Os cuidados adequados em casos extremos terão um melhor suporte nos ILPI. Concordo! Mas, infelizmente, com toda a certeza, garanto, em sua maioria, somente o tratamento médico é eficaz. A comida, excelente para a idade. Mas quem disse que velho gosta só da comidinha que antes odiava? E quem serve a comida ao idoso não pode nem sentar-se com ele. São regras, em grande parte das clínicas. Então, colheradas rápidas e certeiras, e, claro, em pé! Isso não é carinho. É cuidar como se cuida de um estabelecimento qualquer. É um trabalho. Quem percebe que o abraço do enfermeiro ou cuidador tem, para o idoso, o mesmo calor que o do filho, dos netos? Os que não têm esse abraço e recebem o abraço do próximo, que pode dar carinho, mas o carinho que varia em cada turno. Filhos/netos/noras e demais, só visitam, levam as melhores roupas, mas com horário certo e rapidez em sair dali… Cumpriram a obrigação. Então, pronto, fez-se o melhor!

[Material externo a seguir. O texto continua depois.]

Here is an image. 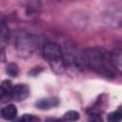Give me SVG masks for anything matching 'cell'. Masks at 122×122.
<instances>
[{"mask_svg":"<svg viewBox=\"0 0 122 122\" xmlns=\"http://www.w3.org/2000/svg\"><path fill=\"white\" fill-rule=\"evenodd\" d=\"M83 60L86 69H90L104 77H115L111 53L102 48H88L83 51Z\"/></svg>","mask_w":122,"mask_h":122,"instance_id":"6da1fadb","label":"cell"},{"mask_svg":"<svg viewBox=\"0 0 122 122\" xmlns=\"http://www.w3.org/2000/svg\"><path fill=\"white\" fill-rule=\"evenodd\" d=\"M43 56L51 66V70L58 74L65 71V61L61 48L55 43H47L43 47Z\"/></svg>","mask_w":122,"mask_h":122,"instance_id":"7a4b0ae2","label":"cell"},{"mask_svg":"<svg viewBox=\"0 0 122 122\" xmlns=\"http://www.w3.org/2000/svg\"><path fill=\"white\" fill-rule=\"evenodd\" d=\"M37 46V37L29 32L18 31L14 37V48L21 57L30 56L35 51Z\"/></svg>","mask_w":122,"mask_h":122,"instance_id":"3957f363","label":"cell"},{"mask_svg":"<svg viewBox=\"0 0 122 122\" xmlns=\"http://www.w3.org/2000/svg\"><path fill=\"white\" fill-rule=\"evenodd\" d=\"M62 52L65 65L71 66L79 71L86 69L83 60V51H79L73 43L67 42L64 45V51H62Z\"/></svg>","mask_w":122,"mask_h":122,"instance_id":"277c9868","label":"cell"},{"mask_svg":"<svg viewBox=\"0 0 122 122\" xmlns=\"http://www.w3.org/2000/svg\"><path fill=\"white\" fill-rule=\"evenodd\" d=\"M30 95V88L26 84H18L12 88L11 98L15 101H23Z\"/></svg>","mask_w":122,"mask_h":122,"instance_id":"5b68a950","label":"cell"},{"mask_svg":"<svg viewBox=\"0 0 122 122\" xmlns=\"http://www.w3.org/2000/svg\"><path fill=\"white\" fill-rule=\"evenodd\" d=\"M59 105V99L56 97H46L36 101L35 106L40 110H50Z\"/></svg>","mask_w":122,"mask_h":122,"instance_id":"8992f818","label":"cell"},{"mask_svg":"<svg viewBox=\"0 0 122 122\" xmlns=\"http://www.w3.org/2000/svg\"><path fill=\"white\" fill-rule=\"evenodd\" d=\"M12 85L10 80H4L1 84V102H7L11 98Z\"/></svg>","mask_w":122,"mask_h":122,"instance_id":"52a82bcc","label":"cell"},{"mask_svg":"<svg viewBox=\"0 0 122 122\" xmlns=\"http://www.w3.org/2000/svg\"><path fill=\"white\" fill-rule=\"evenodd\" d=\"M112 61L115 71L122 74V49H115L111 53Z\"/></svg>","mask_w":122,"mask_h":122,"instance_id":"ba28073f","label":"cell"},{"mask_svg":"<svg viewBox=\"0 0 122 122\" xmlns=\"http://www.w3.org/2000/svg\"><path fill=\"white\" fill-rule=\"evenodd\" d=\"M17 115V109L14 105L10 104L1 109V116L5 120H13Z\"/></svg>","mask_w":122,"mask_h":122,"instance_id":"9c48e42d","label":"cell"},{"mask_svg":"<svg viewBox=\"0 0 122 122\" xmlns=\"http://www.w3.org/2000/svg\"><path fill=\"white\" fill-rule=\"evenodd\" d=\"M122 119V106L119 107L116 111L109 113L107 122H120Z\"/></svg>","mask_w":122,"mask_h":122,"instance_id":"30bf717a","label":"cell"},{"mask_svg":"<svg viewBox=\"0 0 122 122\" xmlns=\"http://www.w3.org/2000/svg\"><path fill=\"white\" fill-rule=\"evenodd\" d=\"M79 118H80V114H79L78 112H76V111H69L63 115L62 120L63 121H67V122H74V121H77Z\"/></svg>","mask_w":122,"mask_h":122,"instance_id":"8fae6325","label":"cell"},{"mask_svg":"<svg viewBox=\"0 0 122 122\" xmlns=\"http://www.w3.org/2000/svg\"><path fill=\"white\" fill-rule=\"evenodd\" d=\"M6 71H7V73H8L10 76H11V77H16V76L18 75V72H19L18 66H17L15 63H9L8 66H7Z\"/></svg>","mask_w":122,"mask_h":122,"instance_id":"7c38bea8","label":"cell"},{"mask_svg":"<svg viewBox=\"0 0 122 122\" xmlns=\"http://www.w3.org/2000/svg\"><path fill=\"white\" fill-rule=\"evenodd\" d=\"M36 120H37V119H36V117H35V116H33L32 114L25 113V114H23V115L19 118L18 122H35Z\"/></svg>","mask_w":122,"mask_h":122,"instance_id":"4fadbf2b","label":"cell"},{"mask_svg":"<svg viewBox=\"0 0 122 122\" xmlns=\"http://www.w3.org/2000/svg\"><path fill=\"white\" fill-rule=\"evenodd\" d=\"M88 122H104L99 113H92L88 118Z\"/></svg>","mask_w":122,"mask_h":122,"instance_id":"5bb4252c","label":"cell"},{"mask_svg":"<svg viewBox=\"0 0 122 122\" xmlns=\"http://www.w3.org/2000/svg\"><path fill=\"white\" fill-rule=\"evenodd\" d=\"M46 122H63V120L58 119V118H48L46 120Z\"/></svg>","mask_w":122,"mask_h":122,"instance_id":"9a60e30c","label":"cell"},{"mask_svg":"<svg viewBox=\"0 0 122 122\" xmlns=\"http://www.w3.org/2000/svg\"><path fill=\"white\" fill-rule=\"evenodd\" d=\"M17 122H18V121H17Z\"/></svg>","mask_w":122,"mask_h":122,"instance_id":"2e32d148","label":"cell"}]
</instances>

Complicado, principalmente se nos damos conta de que o número de idosos é enorme e continuará aumentando. Reflexo dos novos tempos. Casais de filho único terão qual futuro? O que me conforta é que os meus velhinhos morreram em casa e nos meus braços, exceção para minha avó materna, que faleceu quando levantou para tomar banho pela manhã, dizendo que ia morrer, e minha prima apoiou-a em seu último instante. Educo minha filha, como fiz com meus sobrinhos, para que a família seja um laço eterno. E que, quando o físico não mais responder como antes, haja o contato, o olhar, o afago… Isso sempre será por pouco tempo. Sei que existem clínicas bonitas e equipadas, mas sem o perfume gostoso que exala do lar.
Com toda certeza, há muitos que pensam que as tais Instituições são o melhor. Não vivem dentro de uma delas. Livram-se da penosa obrigação de cuidar, e com esmero, daqueles que precisam de cuidados. Há instituições, mas há também hospitais quando nossos velhinhos não estão bem. E se nas instituições há lazer, quem disse que não podemos nos divertir com os que viram, novamente, crianças fragilizadas? Pode ser difícil, mas quando temos dentro de nós um pouco de consciência, senão o amor incondicional, nossos idosos partirão, mas embalados pelo saber que não foram abandonados. Os trapinhos que um dia protegeram-nos do frio, os que nos supriram, os que ensinaram, os que nos toleraram em nossas birras de infância, adolescência e nos deram força em nossa vida adulta, não são parte de nós. Nós é que somos parte deles! Se cortamos a raiz, como caule, também ressecaremos. Se isso não ocorrer, não somos seres vivos. Somos pedras, e essas, ainda mesmo que o tempo e as intempéries as modifiquem, não mudam sua condição. Pedras, unicamente pedras!